◆ Exercise goal
Which lines below fall between the one containing "Как применять чудо-средство мумиё?" and the one containing "6 Brand New"? Repeat them exactly, counting both of those lines, and add nothing else.

══ Data for the task ══

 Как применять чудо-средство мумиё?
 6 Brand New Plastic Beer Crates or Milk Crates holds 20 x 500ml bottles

═══
══ Data for the task ══

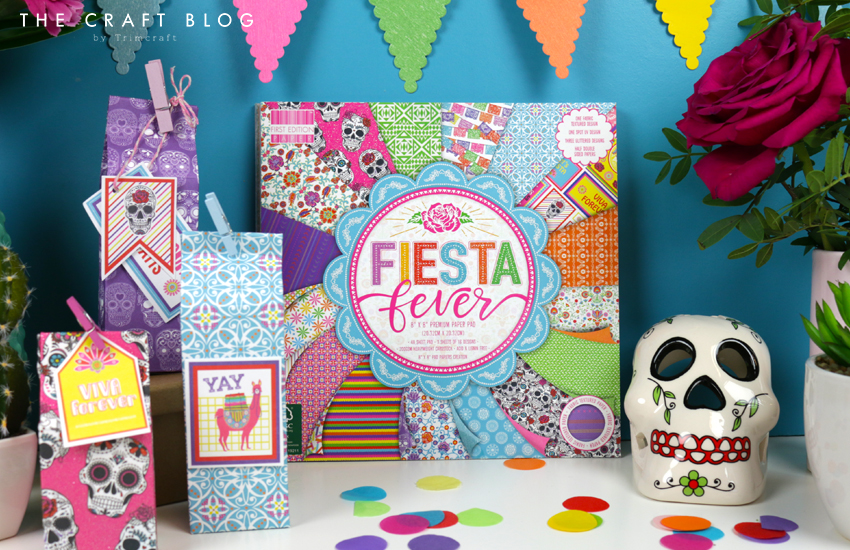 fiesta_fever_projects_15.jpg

═══

◆ Response to this task
 Как применять чудо-средство мумиё?
 6 Brand New Plastic Beer Crates or Milk Crates holds 20 x 500ml bottles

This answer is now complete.